No, it is clearly not as the pigeon flies. That is incorrect.
When I click on my local subway stop it seems entirely accurate, and the stations don't form any kind of circle at all. In fact I can't find any subway stop origin that seems to form anything even close to a circle.
Also, according to the "about" it's calculating from actual subway schedules.
And it has nothing to do with street grids. It's subway trips, not walking.
The station-to-station part does indeed use subway travel times, but the website says "Hover over a station to see how much of the city is accessible within 40 minutes by subway and walking."
And the "walking" part clearly shows a perfect circle around each destination station, so it is 100% doing an as-the-pigeon-flies estimation for the walking.

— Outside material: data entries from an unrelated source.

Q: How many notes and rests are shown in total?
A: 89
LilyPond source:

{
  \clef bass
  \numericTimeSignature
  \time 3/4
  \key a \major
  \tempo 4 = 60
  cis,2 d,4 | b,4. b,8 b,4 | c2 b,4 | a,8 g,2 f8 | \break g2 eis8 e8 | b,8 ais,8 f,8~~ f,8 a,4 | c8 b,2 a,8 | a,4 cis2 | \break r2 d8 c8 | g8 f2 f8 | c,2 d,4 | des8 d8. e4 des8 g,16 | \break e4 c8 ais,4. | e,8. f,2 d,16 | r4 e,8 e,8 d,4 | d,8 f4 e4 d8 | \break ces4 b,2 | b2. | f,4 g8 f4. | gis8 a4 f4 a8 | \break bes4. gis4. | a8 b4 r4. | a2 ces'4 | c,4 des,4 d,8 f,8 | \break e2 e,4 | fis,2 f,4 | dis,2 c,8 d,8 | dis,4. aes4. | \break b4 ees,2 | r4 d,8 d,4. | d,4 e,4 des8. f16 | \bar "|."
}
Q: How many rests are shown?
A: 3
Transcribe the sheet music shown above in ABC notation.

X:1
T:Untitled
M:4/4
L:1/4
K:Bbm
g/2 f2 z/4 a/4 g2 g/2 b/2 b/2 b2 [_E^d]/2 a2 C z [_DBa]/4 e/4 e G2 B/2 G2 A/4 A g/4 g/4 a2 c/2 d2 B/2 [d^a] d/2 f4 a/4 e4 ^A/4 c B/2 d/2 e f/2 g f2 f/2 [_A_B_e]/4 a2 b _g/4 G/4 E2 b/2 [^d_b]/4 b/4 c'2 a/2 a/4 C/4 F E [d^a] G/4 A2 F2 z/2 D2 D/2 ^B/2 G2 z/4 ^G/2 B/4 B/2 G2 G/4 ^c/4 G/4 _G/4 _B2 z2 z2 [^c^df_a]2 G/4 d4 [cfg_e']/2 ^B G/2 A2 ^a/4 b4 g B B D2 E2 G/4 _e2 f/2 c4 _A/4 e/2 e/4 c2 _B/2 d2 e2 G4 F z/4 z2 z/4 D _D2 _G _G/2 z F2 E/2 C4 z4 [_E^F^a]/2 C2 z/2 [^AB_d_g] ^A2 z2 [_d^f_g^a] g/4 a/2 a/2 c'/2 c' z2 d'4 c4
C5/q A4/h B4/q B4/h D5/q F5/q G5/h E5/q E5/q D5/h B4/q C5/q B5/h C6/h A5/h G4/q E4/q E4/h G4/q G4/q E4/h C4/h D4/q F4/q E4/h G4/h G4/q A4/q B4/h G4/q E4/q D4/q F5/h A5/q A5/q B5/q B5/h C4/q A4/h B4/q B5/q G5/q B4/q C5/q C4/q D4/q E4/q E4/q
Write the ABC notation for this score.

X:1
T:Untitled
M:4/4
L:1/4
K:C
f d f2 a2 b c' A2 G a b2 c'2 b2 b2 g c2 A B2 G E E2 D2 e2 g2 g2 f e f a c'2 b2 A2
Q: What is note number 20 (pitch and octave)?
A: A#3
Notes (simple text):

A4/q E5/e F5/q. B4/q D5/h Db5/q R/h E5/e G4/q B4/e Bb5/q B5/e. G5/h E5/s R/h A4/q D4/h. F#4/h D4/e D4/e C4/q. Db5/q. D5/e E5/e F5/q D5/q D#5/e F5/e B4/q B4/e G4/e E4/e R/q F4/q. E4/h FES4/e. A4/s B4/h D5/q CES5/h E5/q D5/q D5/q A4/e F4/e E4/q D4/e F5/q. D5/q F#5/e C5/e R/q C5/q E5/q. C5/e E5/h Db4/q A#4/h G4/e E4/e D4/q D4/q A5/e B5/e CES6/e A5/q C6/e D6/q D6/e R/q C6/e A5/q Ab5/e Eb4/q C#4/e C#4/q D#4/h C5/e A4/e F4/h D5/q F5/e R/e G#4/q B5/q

"Isochrones are manually calculated using turf.js assuming 1.2m/s walking speed after the subway trip. These are simple buffers around each station/prior isochrone and do not take the street network into account."
Other people already corrected you, but I feel like being obtuse so here it goes. The circle goes from Jamaica, along Queens Blvd, down 8th Ave to W 4th St, along the F line to Jay St, down Fulton St to Broadway Junction, past Cypress hills on the Nassau line (J/Z), and finally returns to Jamaica. This loop is possible without adding any additional tracks or switches to the system. Thats how the pigeon flies. Checkmate.
When I click on my local subway stop it seems entirely accurate, and the stations don't form any kind of circle at all. In fact I can't find any subway stop origin that seems to form anything even close to a circle.
Also, according to the "about" it's calculating from actual subway schedules.
And it has nothing to do with street grids. It's subway trips, not walking.